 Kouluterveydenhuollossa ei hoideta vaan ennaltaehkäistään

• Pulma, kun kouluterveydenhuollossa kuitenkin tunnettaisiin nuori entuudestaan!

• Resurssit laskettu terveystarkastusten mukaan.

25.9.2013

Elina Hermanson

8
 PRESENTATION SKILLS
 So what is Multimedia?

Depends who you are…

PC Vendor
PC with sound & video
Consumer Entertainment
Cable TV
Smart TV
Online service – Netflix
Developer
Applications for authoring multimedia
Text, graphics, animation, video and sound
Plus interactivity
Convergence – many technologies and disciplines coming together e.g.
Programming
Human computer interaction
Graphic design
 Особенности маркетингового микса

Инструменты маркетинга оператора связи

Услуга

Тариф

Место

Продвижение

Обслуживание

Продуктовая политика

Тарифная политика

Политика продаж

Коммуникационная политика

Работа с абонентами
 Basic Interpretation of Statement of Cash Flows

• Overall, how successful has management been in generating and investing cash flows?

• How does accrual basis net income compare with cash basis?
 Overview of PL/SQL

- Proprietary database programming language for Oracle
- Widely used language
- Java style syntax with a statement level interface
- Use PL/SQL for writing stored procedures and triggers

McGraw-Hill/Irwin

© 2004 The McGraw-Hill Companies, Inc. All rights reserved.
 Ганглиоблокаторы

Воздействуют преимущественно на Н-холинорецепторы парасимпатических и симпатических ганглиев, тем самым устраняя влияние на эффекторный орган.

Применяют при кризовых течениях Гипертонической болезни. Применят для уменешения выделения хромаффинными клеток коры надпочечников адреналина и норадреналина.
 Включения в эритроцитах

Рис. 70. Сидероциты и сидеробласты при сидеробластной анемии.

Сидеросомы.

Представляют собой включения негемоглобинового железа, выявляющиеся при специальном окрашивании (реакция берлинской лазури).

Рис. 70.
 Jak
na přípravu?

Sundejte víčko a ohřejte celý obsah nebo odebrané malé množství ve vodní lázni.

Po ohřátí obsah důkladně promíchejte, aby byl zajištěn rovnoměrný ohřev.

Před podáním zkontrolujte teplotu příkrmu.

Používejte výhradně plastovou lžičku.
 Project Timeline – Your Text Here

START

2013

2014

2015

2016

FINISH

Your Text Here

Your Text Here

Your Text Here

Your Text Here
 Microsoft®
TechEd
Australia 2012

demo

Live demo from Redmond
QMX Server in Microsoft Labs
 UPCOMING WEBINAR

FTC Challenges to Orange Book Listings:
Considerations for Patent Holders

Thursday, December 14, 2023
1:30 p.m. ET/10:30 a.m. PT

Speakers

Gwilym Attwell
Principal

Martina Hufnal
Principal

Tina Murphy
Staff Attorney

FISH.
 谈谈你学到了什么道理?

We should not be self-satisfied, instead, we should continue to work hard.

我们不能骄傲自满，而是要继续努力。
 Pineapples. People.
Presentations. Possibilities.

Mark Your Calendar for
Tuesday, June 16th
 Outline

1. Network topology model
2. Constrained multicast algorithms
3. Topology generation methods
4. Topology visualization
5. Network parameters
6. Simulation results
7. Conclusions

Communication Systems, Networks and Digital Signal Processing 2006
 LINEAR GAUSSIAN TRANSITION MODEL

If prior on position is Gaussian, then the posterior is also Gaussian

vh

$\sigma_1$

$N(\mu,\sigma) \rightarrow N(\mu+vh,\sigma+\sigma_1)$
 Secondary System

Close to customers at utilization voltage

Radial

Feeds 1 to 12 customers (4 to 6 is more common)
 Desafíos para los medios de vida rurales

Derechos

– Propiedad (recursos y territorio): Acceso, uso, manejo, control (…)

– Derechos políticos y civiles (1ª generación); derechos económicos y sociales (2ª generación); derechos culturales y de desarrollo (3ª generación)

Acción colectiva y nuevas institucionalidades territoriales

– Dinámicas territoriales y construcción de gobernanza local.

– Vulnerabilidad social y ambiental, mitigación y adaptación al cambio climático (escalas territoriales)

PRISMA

_ _ _ _ _

Requirement:
Could you transcribe all of the entries exactly, leaving nothing out?

Your response:
 Kouluterveydenhuollossa ei hoideta vaan ennaltaehkäistään

• Pulma, kun kouluterveydenhuollossa kuitenkin tunnettaisiin nuori entuudestaan!

• Resurssit laskettu terveystarkastusten mukaan.

25.9.2013

Elina Hermanson

8
 PRESENTATION SKILLS
 So what is Multimedia?

Depends who you are…

PC Vendor
PC with sound & video
Consumer Entertainment
Cable TV
Smart TV
Online service – Netflix
Developer
Applications for authoring multimedia
Text, graphics, animation, video and sound
Plus interactivity
Convergence – many technologies and disciplines coming together e.g.
Programming
Human computer interaction
Graphic design
 Особенности маркетингового микса

Инструменты маркетинга оператора связи

Услуга

Тариф

Место

Продвижение

Обслуживание

Продуктовая политика

Тарифная политика

Политика продаж

Коммуникационная политика

Работа с абонентами
 Basic Interpretation of Statement of Cash Flows

• Overall, how successful has management been in generating and investing cash flows?

• How does accrual basis net income compare with cash basis?
 Overview of PL/SQL

- Proprietary database programming language for Oracle
- Widely used language
- Java style syntax with a statement level interface
- Use PL/SQL for writing stored procedures and triggers

McGraw-Hill/Irwin

© 2004 The McGraw-Hill Companies, Inc. All rights reserved.
 Ганглиоблокаторы

Воздействуют преимущественно на Н-холинорецепторы парасимпатических и симпатических ганглиев, тем самым устраняя влияние на эффекторный орган.

Применяют при кризовых течениях Гипертонической болезни. Применят для уменешения выделения хромаффинными клеток коры надпочечников адреналина и норадреналина.
 Включения в эритроцитах

Рис. 70. Сидероциты и сидеробласты при сидеробластной анемии.

Сидеросомы.

Представляют собой включения негемоглобинового железа, выявляющиеся при специальном окрашивании (реакция берлинской лазури).

Рис. 70.
 Jak
na přípravu?

Sundejte víčko a ohřejte celý obsah nebo odebrané malé množství ve vodní lázni.

Po ohřátí obsah důkladně promíchejte, aby byl zajištěn rovnoměrný ohřev.

Před podáním zkontrolujte teplotu příkrmu.

Používejte výhradně plastovou lžičku.
 Project Timeline – Your Text Here

START

2013

2014

2015

2016

FINISH

Your Text Here

Your Text Here

Your Text Here

Your Text Here
 Microsoft®
TechEd
Australia 2012

demo

Live demo from Redmond
QMX Server in Microsoft Labs
 UPCOMING WEBINAR

FTC Challenges to Orange Book Listings:
Considerations for Patent Holders

Thursday, December 14, 2023
1:30 p.m. ET/10:30 a.m. PT

Speakers

Gwilym Attwell
Principal

Martina Hufnal
Principal

Tina Murphy
Staff Attorney

FISH.
 谈谈你学到了什么道理?

We should not be self-satisfied, instead, we should continue to work hard.

我们不能骄傲自满，而是要继续努力。
 Pineapples. People.
Presentations. Possibilities.

Mark Your Calendar for
Tuesday, June 16th
 Outline

1. Network topology model
2. Constrained multicast algorithms
3. Topology generation methods
4. Topology visualization
5. Network parameters
6. Simulation results
7. Conclusions

Communication Systems, Networks and Digital Signal Processing 2006
 LINEAR GAUSSIAN TRANSITION MODEL

If prior on position is Gaussian, then the posterior is also Gaussian

vh

$\sigma_1$

$N(\mu,\sigma) \rightarrow N(\mu+vh,\sigma+\sigma_1)$
 Secondary System

Close to customers at utilization voltage

Radial

Feeds 1 to 12 customers (4 to 6 is more common)
 Desafíos para los medios de vida rurales

Derechos

– Propiedad (recursos y territorio): Acceso, uso, manejo, control (…)

– Derechos políticos y civiles (1ª generación); derechos económicos y sociales (2ª generación); derechos culturales y de desarrollo (3ª generación)

Acción colectiva y nuevas institucionalidades territoriales

– Dinámicas territoriales y construcción de gobernanza local.

– Vulnerabilidad social y ambiental, mitigación y adaptación al cambio climático (escalas territoriales)

PRISMA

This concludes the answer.